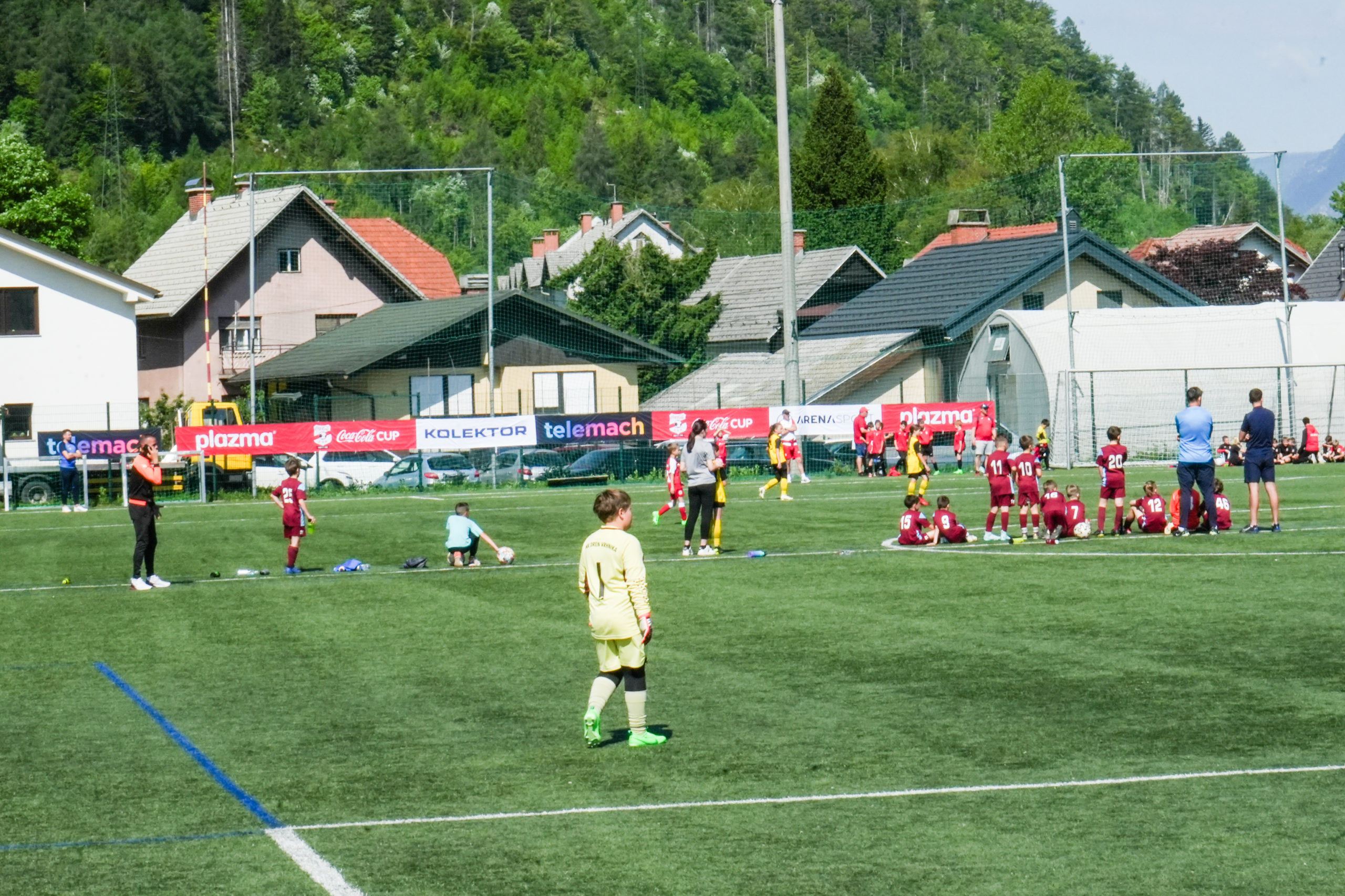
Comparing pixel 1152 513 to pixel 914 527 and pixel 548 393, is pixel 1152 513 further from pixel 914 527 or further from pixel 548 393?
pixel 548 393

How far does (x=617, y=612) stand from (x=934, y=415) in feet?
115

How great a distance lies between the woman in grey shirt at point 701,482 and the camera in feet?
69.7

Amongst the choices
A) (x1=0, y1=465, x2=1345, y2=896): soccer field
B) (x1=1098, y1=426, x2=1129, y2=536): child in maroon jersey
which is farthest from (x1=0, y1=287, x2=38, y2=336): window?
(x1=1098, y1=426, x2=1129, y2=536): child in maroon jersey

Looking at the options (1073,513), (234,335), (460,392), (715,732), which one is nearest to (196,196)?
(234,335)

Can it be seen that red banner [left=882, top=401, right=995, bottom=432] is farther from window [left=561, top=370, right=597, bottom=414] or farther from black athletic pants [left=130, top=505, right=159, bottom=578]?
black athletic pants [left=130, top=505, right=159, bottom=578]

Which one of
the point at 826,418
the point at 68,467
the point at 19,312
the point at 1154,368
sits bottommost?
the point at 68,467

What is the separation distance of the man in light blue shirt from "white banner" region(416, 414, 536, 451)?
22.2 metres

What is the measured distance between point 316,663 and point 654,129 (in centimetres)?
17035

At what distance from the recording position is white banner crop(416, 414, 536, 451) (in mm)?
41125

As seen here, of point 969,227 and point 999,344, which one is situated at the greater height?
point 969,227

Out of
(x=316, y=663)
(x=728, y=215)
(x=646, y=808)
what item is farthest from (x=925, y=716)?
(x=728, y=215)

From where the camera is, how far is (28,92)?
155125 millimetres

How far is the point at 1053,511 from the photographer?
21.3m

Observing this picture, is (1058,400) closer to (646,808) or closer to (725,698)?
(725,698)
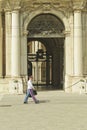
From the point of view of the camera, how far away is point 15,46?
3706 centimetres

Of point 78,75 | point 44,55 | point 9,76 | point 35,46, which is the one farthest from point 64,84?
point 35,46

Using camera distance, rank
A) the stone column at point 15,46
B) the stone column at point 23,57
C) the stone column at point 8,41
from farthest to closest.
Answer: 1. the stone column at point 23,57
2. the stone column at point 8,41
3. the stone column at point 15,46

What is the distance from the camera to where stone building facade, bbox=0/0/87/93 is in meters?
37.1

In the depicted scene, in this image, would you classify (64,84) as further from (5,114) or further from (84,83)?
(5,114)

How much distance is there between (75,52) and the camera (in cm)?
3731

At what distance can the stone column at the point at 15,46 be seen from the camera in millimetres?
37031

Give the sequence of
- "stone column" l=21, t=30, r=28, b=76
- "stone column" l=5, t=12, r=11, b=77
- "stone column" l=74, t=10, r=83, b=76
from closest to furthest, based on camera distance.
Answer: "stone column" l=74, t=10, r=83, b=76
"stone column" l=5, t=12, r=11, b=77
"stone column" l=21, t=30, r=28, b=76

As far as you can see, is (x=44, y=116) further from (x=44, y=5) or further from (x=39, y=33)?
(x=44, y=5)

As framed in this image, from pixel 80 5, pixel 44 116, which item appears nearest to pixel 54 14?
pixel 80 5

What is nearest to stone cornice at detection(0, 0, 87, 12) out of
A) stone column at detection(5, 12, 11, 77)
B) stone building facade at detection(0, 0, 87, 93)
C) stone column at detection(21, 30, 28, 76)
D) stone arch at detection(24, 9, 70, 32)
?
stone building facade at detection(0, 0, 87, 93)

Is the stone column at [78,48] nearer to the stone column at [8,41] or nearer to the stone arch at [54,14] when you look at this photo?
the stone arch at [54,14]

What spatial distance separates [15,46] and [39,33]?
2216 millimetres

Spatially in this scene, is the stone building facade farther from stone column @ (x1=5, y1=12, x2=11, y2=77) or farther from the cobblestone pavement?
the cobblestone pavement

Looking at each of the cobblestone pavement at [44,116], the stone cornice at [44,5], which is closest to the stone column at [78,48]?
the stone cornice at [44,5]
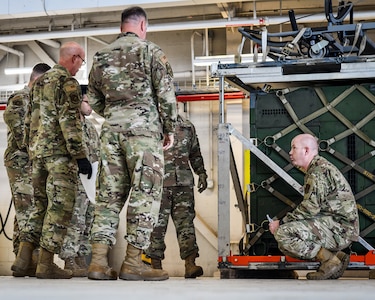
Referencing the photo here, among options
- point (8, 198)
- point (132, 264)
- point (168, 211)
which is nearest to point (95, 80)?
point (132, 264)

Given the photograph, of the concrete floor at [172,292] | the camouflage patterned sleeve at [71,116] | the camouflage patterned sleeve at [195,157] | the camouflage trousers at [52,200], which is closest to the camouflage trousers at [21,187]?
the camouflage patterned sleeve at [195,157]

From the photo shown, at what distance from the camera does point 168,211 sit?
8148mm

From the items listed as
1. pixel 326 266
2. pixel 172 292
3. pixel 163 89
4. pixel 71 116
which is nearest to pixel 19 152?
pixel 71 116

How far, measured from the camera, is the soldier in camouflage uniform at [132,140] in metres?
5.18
_ _ _ _ _
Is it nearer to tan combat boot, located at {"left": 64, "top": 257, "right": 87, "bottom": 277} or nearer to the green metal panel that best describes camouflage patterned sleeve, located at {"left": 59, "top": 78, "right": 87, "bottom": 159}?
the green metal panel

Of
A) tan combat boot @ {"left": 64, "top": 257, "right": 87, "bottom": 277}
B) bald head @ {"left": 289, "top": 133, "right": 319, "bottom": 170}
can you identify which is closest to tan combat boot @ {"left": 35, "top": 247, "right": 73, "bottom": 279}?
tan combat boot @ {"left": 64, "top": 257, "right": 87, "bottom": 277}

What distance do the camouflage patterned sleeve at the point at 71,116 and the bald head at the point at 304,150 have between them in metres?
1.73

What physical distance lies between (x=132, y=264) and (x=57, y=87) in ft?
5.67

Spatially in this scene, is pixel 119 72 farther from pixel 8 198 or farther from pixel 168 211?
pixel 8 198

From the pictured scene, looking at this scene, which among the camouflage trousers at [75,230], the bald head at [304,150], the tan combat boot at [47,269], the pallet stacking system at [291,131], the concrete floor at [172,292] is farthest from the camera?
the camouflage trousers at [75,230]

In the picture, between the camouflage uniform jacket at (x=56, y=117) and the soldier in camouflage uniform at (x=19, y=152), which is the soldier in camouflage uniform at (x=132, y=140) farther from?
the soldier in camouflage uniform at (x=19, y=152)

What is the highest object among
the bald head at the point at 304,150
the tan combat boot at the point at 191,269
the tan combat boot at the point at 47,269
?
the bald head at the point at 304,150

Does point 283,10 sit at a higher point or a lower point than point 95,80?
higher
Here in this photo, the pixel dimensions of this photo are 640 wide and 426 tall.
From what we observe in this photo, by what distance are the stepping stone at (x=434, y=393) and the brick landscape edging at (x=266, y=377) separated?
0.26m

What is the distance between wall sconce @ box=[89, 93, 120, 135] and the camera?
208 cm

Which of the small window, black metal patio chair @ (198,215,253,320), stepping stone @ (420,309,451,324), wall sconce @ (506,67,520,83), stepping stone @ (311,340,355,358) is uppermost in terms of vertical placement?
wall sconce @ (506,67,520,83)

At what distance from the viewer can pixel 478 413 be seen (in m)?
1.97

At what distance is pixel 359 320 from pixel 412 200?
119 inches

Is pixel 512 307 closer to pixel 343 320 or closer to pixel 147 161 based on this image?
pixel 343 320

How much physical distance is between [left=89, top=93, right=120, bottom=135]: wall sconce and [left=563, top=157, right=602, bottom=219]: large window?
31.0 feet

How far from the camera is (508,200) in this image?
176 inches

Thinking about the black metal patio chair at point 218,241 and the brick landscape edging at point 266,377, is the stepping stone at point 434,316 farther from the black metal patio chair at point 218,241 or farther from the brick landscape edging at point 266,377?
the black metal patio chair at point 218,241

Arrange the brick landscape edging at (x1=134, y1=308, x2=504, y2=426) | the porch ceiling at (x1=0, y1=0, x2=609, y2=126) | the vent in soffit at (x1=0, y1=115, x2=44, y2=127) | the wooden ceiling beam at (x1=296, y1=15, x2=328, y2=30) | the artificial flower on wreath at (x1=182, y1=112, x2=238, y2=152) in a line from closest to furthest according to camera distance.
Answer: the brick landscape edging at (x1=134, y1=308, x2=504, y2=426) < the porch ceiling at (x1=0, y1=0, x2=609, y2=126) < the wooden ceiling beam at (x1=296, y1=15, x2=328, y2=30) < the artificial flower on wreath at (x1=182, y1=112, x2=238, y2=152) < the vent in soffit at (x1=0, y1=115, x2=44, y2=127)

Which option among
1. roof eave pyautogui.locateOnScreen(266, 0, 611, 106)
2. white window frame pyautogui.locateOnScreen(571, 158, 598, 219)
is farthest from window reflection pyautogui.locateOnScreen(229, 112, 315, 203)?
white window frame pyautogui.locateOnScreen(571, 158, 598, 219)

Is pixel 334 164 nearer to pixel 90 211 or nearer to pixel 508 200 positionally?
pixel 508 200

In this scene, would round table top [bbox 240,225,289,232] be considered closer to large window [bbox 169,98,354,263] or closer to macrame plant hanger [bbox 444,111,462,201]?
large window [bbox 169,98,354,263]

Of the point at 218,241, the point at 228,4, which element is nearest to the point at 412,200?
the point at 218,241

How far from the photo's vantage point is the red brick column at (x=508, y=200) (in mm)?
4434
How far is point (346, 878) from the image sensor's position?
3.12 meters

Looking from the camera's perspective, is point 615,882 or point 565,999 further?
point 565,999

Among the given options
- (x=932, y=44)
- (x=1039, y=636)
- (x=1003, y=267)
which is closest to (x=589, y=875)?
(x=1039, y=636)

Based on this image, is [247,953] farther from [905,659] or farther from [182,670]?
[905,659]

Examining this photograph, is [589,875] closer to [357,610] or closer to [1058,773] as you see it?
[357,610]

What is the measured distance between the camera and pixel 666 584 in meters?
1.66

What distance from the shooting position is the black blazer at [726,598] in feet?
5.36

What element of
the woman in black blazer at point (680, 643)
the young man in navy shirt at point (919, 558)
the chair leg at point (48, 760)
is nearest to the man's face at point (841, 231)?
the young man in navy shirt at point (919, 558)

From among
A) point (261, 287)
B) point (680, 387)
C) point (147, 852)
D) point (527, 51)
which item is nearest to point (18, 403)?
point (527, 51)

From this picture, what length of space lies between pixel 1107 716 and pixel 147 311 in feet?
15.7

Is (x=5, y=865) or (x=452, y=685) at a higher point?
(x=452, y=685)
_ _ _ _ _
Written problem: Give the lines of the material from the line containing "Comparing pixel 1152" to the line containing "22.2 metres", both included, as a JSON list of strings with one string per line and blank lines omitted.

Correct result:
[
  "Comparing pixel 1152 513 to pixel 914 527 and pixel 548 393, is pixel 1152 513 further from pixel 914 527 or further from pixel 548 393?",
  "pixel 548 393",
  "How far does (x=617, y=612) stand from (x=934, y=415) in feet?",
  "115",
  "How great a distance lies between the woman in grey shirt at point 701,482 and the camera in feet?",
  "69.7",
  "Amongst the choices",
  "A) (x1=0, y1=465, x2=1345, y2=896): soccer field",
  "B) (x1=1098, y1=426, x2=1129, y2=536): child in maroon jersey",
  "which is farthest from (x1=0, y1=287, x2=38, y2=336): window?",
  "(x1=1098, y1=426, x2=1129, y2=536): child in maroon jersey",
  "Looking at the options (1073,513), (234,335), (460,392), (715,732), which one is nearest to (196,196)?",
  "(234,335)",
  "Can it be seen that red banner [left=882, top=401, right=995, bottom=432] is farther from window [left=561, top=370, right=597, bottom=414] or farther from black athletic pants [left=130, top=505, right=159, bottom=578]?",
  "black athletic pants [left=130, top=505, right=159, bottom=578]",
  "Which one of",
  "the point at 826,418",
  "the point at 68,467",
  "the point at 19,312",
  "the point at 1154,368",
  "sits bottommost?",
  "the point at 68,467",
  "What is the separation distance of the man in light blue shirt from \"white banner\" region(416, 414, 536, 451)?",
  "22.2 metres"
]